14 The second thing that is wrong with the present debate is that it is almost entirely deficient in any view of the institutional innovations that would be required to organize socially inclusive economic growth over the long term. The dominant perspective of the debate -- both from the standpoint of the proponents of stimulus and from the perspective of its opponents -- is that the slump represents an interruption, a threat, a shadow, to be averted. Once it is averted, we can return to how things were before.
However, there is a flaw in the hope of getting back to business as usual. The problem is that things were not well before the crisis and the slump; the crisis and its aftermath are expressions, among other others, of these fundamental defects. The far-reaching estrangement of finance from the real economy and the gross inequalities of the present organization of market economies form a large part of the causal background to the recent crisis. They also help account for the limited efficacy of conventional fiscal and monetary stimulus. These problems were aggravated by the loosening of regulatory restraints on finance in the closing decades of the twentieth century, but they pre-existed it.
Under the present arrangements of all contemporary market economies, the link between the accumulated saving of society and its agenda of production is weak. To a large extent, the finance of production relies on the retained and reinvested earnings of private firms, which is to say that production finances itself. Finance is then free to serve itself rather than to serve production, and to design successive layers of financial engineering with an ever more tenuous relation to any transactions in the real economy.
A relaxation of regulatory vigilance such as occurred in the second half of the twentieth century, merely magnifies these effects. Finance, relatively ineffective in helping support production, may be very 15 effective in disrupting it, as its innovations become more and more selfreferential, and less and less useful to funding the production of actual goods and services. A crisis in finance, such as we have witnessed, will have major effects on the real economy chiefly by dissuading firms and households from running risks and maintaining high exposure to debt.

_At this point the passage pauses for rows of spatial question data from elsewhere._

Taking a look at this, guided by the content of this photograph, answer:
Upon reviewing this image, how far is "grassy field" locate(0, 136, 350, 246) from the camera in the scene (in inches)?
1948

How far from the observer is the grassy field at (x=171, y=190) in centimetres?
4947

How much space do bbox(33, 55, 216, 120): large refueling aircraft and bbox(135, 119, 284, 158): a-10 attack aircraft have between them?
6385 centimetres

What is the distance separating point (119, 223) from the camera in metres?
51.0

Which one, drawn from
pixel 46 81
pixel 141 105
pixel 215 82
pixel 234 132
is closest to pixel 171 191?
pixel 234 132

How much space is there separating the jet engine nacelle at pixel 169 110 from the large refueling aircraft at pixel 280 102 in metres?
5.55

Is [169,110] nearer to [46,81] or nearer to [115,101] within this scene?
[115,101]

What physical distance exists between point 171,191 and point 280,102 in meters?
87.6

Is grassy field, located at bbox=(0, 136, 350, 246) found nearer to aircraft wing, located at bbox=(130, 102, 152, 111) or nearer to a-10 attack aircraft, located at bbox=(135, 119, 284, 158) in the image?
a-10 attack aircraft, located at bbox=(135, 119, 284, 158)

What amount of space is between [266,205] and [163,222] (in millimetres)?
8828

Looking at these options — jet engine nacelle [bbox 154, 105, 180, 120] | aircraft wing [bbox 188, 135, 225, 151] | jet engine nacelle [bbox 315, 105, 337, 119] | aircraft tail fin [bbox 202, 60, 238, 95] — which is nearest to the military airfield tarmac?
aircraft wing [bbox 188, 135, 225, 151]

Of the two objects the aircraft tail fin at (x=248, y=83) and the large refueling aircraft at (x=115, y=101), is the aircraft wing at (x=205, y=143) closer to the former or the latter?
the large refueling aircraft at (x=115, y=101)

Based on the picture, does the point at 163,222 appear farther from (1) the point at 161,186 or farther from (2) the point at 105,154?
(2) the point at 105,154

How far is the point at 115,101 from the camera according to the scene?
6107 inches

If the disengagement of finance from production formed part of the causal background to the crisis of 2007-2009 and to its continuing aftermath in the slump, another part was the effect of inequality, manifest both proximately and remotely.
As a proximate cause of the crisis of 2007-2009, in its American theater and its appearance in many countries around the world, inequality mattered chiefly as a provocation to put access to consumer credit in the place of redistribution of wealth and income as a basis for a market in mass consumption goods. Mass consumption requires in principle a popularization of purchasing power. Such popularization in
turn seems to depend on widespread distribution of wealth and income:
either through a broadening of access to economic and educational opportunities that influences the primary distribution of income or through the redistributive effects of taxation and social spending.
The economic growth that the advanced Western economies saw in the second half of the twentieth century relied heavily on the expansion of a market in mass consumption goods. In this as in many other respects, the United States took the lead. When asked what book he would like to see in the hands of every Soviet child, Franklin Roosevelt answered: the Sears Roebuck catalog.
What real redistribution fails to provide, fake redistribution, in the form of greater access to consumer credit, helped supply instead.